EXPLAIN PLAN SET STATEMENT_ID = ‘JOEBLOGGS’ FOR 
SELECT * 
FROM EMP;
Now run the SQL. Note that it will not execute the SQL itself, it will only generate the plan. The only output of running the SQL is
Explained.
If you get an error telling you that ‘PLAN_TABLE does not exist’, see your DBA; you don’t have the privileges to run Explain Plan.
  • Now you have to retrieve the plan. This involves running a lengthy SQL (see Attachment 1). Download the atached rplan.sql and run:
@rplan
The plan will be displayed on the screen. Depending on the width of your screen, the output may wrap over 2 or more lines. If so, you will need to add COLUMN commands to rplan.sql to format the output.
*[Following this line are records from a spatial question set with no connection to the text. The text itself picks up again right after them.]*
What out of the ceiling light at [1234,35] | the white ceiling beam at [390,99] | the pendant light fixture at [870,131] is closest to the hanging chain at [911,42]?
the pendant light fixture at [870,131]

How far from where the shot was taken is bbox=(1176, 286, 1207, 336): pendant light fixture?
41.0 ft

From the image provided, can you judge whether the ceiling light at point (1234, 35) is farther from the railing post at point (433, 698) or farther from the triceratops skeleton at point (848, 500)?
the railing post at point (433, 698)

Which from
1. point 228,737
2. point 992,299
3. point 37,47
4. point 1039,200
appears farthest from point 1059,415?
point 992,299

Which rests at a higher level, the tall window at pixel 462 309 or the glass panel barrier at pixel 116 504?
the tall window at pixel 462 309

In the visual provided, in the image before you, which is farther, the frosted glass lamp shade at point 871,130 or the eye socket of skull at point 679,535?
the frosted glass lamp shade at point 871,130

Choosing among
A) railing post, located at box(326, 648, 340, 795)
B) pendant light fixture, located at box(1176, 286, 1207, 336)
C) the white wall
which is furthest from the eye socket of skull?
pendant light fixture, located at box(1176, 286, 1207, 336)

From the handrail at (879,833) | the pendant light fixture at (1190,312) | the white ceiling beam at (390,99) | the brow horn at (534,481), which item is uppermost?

An alternative for Unix users with telnet sessions is plan.sql. plan.sql assumes that you have your SQL saved as a file in the current directory. From the SQL*Plus prompt, type:
@plan filename
plan.sql will pick up your file, run it through Explain Plan, and display the plan to the screen.

SQL*Plus AUTOTRACE

The is the easy low-tech method. In SQL*Plus, type:
SET AUTOTRACE ON EXPLAIN
Now, every SQL you run will generate and display a plan. NOTE however that using this method, the SQL actually executes, whereas with the previous method it did not. If your SQL takes ages to run, then you will have to wait for it to finish for the plan to display. For this reason, the previous low-tech method is relatively superior.